▶ [Set task A]: In the Karen Read trial commentary, at what address did the founder of the Blue Hills Meteorological Observatory live?

═══

I've been saying it from the first few days of the first trial of Commonwealth v. Karen Read, that this was us exporting our way of life to the world. Judging by the reactions on CourtTV and by the roughly 700 YouTube lawyers live streaming the retrial for 8 hours a day, I wasn't wrong. This has been fresh, locally sourced, sustainable, farm-to-table Masshole Culture from the opening gavel. 

I mean, just get a load of this absurdist Greatest Hits Compilation from this past week and a half alone:

That second person you saw is a weatherman who was brought in by the Commonwealth presumably to testify about how hard frozen the ground was at 34 Fairview, and his in explanation gave a history of the Blue Hills Meteorological Observatory, and how it was founded by some 19th century guy who lived in Boston. I don't remember the name of the the Observatory's founder or what year this was. But I can confirm he lived at 5 Commonwealth Ave. I'm not criticizing this gentleman, mind you. That is a man who had been carrying a piece of trivia around in his head for who knows how many years, and wasn't going to miss his chance to share it.

═══

▶ [Set task B]: Please say how many lines of the listing contain the string "concrete", with case counting, and give only the number.

A block of data
═══

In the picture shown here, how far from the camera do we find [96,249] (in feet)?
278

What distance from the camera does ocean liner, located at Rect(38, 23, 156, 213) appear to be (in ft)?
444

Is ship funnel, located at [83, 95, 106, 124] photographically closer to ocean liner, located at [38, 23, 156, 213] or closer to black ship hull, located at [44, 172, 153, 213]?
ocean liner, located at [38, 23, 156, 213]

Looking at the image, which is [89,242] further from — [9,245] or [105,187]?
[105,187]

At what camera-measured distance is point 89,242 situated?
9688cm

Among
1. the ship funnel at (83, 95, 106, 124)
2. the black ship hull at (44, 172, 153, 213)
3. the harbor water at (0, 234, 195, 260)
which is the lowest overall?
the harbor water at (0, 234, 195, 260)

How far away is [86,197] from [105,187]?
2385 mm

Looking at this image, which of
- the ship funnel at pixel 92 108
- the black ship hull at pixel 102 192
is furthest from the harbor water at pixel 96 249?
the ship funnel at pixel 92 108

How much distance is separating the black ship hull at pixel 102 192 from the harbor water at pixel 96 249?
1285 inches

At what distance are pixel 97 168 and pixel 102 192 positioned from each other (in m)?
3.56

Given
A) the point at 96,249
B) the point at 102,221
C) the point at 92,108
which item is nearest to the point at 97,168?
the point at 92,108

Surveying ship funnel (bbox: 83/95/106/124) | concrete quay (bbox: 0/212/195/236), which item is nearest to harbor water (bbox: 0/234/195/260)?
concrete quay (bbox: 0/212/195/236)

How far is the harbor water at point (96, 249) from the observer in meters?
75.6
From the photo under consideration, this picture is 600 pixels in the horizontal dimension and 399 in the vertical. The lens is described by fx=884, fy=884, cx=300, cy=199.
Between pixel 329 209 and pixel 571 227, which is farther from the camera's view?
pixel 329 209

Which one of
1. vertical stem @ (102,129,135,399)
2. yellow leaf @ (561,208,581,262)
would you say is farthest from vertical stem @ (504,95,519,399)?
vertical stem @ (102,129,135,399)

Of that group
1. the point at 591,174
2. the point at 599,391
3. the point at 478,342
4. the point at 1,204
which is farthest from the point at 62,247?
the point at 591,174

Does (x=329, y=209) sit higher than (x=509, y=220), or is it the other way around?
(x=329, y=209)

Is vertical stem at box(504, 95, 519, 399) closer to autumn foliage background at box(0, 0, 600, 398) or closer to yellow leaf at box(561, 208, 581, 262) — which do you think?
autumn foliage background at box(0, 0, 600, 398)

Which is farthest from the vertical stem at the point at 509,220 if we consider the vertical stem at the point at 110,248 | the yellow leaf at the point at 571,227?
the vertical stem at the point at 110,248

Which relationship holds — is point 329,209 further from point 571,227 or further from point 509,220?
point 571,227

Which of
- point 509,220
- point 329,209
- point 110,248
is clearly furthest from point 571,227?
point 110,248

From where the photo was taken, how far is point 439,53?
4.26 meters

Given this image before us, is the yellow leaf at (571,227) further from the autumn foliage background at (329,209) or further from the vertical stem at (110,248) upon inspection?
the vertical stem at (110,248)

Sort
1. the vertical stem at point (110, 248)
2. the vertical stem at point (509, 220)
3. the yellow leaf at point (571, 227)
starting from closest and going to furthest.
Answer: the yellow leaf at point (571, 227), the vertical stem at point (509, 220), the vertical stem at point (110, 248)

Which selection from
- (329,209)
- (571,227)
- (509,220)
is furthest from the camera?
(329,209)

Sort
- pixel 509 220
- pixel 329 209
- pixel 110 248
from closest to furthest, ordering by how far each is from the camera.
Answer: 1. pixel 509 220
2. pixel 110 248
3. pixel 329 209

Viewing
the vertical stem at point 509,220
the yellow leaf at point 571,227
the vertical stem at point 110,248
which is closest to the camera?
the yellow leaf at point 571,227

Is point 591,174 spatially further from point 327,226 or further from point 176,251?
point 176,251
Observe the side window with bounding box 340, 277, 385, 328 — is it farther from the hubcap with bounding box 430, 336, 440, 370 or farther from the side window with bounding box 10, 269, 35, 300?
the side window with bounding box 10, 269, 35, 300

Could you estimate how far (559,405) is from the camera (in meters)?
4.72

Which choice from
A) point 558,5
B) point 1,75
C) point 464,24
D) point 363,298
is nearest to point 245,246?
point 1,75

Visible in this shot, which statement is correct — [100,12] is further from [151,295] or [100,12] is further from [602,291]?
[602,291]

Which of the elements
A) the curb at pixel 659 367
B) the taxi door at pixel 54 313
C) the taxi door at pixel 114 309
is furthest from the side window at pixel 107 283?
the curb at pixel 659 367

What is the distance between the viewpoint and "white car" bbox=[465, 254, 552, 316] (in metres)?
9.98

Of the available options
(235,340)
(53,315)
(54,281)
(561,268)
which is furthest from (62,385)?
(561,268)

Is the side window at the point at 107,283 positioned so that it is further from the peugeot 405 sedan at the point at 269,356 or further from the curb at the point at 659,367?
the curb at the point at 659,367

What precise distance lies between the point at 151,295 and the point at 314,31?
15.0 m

═══

▶ [Complete answer A]: 5 Commonwealth Ave.

▶ [Complete answer B]: 2